The Healthy Start scheme (Best Start Foods in Scotland) was introduced by the Government to help children have a healthy start in life by helping families buy nutritious foods and milk for their kids. You can use the vouchers in over 30,000 shops in the UK to buy:

  • plain cow’s milk
  • infant formula milk
  • fresh, frozen or tinned fruit and vegetables
  • fresh, dried, and tinned pulses like lentils, beans, peas and barley

You can also get free vitamin supplements during pregnancy and while your child is under one, plus vitamins for your child(ren) until their 4th birthday. Ask your GP or midwife for more information about how to claim these. 

Who's eligible for Healthy Start food vouchers?

Again, who's eligible and how you apply differs depending where in the UK you live:

  • In England, Wales and Northern Ireland. You can apply for Healthy Start food vouchers if both of the following apply:

    - You’re at least 10 weeks pregnant, or you have at least one child under four years old; and
    - You or your partner receive any of Child Tax Credits (only if your family’s annual income is £16,190 or less), income-related Employment and Support Allowance, Income Support, income-based Jobseeker’s Allowance, pension credit or universal Credit (but only if your family earns £408 or less per month from employment)

  • In Scotland. You can apply for the Best Start Food scheme from the beginning of your pregnancy, and if you receive any of:

    - Child Tax Credits (household income must be £16,480 or less per year)
    - Child Tax Credit and Working Tax Credit (income from work must be less than £7,500 per year)
    - Income-related Employment and Support Allowance
    - Income Support
    - income-based Jobseeker’s Allowance
    - Pension credit
    - Universal Credit (household income from work must be £625 or less per month)
    - Housing benefit (household income from work must be less than £317 a week)

You’ll also be eligible for the Healthy Start or Best Start scheme if you’re pregnant and under 18, even if you don’t receive any benefits.

Healthy Start food vouchers

When are you eligible How much you'll get
From the 10th week of your pregnancy (or from week one of your pregnancy in Scotland) £17
(£18 in Scotland) every four weeks

From when your child is born until they are one year old

£34

(£36 in Scotland) every four weeks 

For children between one and four years old (until three years old in Scotland)

£17

(£18 in Scotland) every four weeks

How do I use my Healthy Start food vouchers?

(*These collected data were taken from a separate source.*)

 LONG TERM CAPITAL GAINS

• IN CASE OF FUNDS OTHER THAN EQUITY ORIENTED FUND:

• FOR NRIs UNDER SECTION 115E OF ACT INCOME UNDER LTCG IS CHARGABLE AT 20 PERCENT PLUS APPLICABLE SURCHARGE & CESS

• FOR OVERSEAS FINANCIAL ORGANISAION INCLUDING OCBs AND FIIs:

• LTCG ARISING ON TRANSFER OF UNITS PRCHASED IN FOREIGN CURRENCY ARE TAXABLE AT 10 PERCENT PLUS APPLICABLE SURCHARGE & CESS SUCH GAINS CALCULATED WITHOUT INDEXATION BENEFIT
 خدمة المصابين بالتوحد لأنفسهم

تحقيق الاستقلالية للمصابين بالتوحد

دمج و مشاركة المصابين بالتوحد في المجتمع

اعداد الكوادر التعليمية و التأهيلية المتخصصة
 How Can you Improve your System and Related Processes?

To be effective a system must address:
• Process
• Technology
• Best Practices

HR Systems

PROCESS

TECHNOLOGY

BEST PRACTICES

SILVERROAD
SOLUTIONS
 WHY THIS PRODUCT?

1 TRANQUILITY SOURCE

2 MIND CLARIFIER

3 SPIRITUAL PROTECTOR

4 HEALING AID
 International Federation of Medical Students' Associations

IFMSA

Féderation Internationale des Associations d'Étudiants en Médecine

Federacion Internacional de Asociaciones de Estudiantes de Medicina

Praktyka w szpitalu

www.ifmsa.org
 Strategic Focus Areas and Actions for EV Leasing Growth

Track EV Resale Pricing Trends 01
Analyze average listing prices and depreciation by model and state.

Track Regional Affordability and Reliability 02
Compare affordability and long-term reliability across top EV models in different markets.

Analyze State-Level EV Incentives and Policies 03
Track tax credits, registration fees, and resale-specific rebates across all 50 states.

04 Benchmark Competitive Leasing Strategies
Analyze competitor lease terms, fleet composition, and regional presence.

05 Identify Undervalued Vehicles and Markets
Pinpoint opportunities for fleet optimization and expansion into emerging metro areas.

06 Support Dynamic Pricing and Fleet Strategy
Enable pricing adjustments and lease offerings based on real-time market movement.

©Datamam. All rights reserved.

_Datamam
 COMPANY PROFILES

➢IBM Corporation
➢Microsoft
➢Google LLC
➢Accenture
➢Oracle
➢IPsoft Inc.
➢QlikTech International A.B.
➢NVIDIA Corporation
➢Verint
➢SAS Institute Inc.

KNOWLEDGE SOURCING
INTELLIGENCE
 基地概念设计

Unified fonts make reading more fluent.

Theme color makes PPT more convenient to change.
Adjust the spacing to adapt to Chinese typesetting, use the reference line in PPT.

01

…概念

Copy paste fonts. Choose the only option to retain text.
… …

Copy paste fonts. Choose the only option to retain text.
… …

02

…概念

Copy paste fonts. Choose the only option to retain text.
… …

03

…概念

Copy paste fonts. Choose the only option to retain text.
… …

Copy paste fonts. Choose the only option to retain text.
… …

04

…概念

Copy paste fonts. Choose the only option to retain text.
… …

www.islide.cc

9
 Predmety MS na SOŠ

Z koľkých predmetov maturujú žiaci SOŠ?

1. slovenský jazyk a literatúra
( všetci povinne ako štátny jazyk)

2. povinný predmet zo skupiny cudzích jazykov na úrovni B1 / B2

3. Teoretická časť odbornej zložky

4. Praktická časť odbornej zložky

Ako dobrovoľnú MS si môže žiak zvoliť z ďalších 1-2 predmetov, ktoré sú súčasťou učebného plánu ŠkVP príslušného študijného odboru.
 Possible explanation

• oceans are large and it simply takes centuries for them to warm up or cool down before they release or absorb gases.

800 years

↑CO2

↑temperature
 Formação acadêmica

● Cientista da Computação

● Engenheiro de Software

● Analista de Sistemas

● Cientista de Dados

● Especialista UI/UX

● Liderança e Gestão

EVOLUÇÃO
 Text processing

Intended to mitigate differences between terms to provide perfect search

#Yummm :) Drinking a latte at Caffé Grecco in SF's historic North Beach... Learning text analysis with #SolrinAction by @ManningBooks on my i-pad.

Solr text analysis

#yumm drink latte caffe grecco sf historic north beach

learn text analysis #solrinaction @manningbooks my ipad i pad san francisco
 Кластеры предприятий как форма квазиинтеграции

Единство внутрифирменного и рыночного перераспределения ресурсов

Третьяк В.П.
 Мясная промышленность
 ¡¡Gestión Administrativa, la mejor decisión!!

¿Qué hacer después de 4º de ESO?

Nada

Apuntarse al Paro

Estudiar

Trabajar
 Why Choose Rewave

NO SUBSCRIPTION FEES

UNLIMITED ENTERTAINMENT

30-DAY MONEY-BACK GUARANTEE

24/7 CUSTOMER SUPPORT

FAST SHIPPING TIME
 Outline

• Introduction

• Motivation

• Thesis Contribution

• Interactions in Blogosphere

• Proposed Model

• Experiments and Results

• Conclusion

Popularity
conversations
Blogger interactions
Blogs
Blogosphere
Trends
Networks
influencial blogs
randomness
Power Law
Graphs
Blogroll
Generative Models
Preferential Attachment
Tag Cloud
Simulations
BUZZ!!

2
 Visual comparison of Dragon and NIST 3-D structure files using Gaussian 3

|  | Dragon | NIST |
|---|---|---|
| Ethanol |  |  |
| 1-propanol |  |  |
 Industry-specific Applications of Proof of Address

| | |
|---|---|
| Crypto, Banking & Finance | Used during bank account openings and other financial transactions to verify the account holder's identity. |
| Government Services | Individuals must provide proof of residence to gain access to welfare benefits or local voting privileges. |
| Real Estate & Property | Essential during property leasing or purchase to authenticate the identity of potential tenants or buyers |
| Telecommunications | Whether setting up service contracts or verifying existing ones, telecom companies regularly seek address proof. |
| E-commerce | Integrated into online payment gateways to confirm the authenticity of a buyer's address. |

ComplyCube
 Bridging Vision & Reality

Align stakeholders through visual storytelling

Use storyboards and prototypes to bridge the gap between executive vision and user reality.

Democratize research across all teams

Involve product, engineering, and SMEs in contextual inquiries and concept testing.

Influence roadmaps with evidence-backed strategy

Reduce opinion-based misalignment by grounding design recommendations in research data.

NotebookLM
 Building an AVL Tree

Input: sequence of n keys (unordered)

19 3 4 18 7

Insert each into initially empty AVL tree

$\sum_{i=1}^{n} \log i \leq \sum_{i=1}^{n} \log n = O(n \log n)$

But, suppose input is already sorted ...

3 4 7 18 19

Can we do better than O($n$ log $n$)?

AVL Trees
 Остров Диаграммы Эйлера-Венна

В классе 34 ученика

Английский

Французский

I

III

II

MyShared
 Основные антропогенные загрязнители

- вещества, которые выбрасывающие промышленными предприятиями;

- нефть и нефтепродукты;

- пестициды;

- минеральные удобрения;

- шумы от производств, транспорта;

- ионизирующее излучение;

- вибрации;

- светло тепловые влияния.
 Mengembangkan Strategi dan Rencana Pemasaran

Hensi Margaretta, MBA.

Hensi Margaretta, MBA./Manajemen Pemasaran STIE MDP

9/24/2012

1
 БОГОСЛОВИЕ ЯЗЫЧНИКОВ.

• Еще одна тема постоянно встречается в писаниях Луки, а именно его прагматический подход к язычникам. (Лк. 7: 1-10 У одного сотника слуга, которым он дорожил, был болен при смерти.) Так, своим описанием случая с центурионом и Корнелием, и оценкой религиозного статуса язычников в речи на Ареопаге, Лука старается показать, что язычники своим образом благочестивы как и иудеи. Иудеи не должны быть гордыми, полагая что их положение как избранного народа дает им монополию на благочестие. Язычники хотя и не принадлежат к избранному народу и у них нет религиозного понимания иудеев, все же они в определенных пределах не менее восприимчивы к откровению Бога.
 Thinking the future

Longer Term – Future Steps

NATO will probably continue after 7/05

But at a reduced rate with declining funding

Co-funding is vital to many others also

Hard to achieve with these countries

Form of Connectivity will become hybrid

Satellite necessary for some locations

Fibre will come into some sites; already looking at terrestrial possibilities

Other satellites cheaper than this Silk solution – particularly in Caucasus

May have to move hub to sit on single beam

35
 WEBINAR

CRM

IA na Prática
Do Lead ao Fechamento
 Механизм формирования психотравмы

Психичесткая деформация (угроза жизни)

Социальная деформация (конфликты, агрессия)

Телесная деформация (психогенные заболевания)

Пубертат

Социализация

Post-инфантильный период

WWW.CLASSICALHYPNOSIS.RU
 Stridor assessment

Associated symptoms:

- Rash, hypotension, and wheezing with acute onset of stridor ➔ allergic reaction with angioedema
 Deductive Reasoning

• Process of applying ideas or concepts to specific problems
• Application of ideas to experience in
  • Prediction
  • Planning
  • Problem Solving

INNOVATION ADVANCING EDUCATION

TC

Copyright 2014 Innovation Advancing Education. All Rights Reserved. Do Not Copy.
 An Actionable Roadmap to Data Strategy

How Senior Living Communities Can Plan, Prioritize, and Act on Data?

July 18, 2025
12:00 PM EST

In England, Wales and Northern Ireland, vouchers are issued as physical paper vouchers, but these are being replaced by digital prepaid cards, with paper vouchers being stopped sometime in 2022. In Scotland, these are already prepaid digital cards. 

You’ll receive your vouchers by post every four weeks, or if you have a prepaid card, this will be automatically topped up every four weeks.

You can use your vouchers in most places that sell milk, infant formula, fruit, and vegetables. If you have a card, look out for the Mastercard logo, normally on the shop door or at the till, to see where it's accepted. Generally you'll be able to use vouchers and cards at:

  • supermarkets
  • convenience stores
  • pharmacies
  • newsagents
  • butchers
  • petrol stations 

In Scotland, you can also use the Best Start Foods card for online supermarket orders.

You’ll stop receiving the vouchers once your child turns four (or three in Scotland), or if you stop receiving benefits.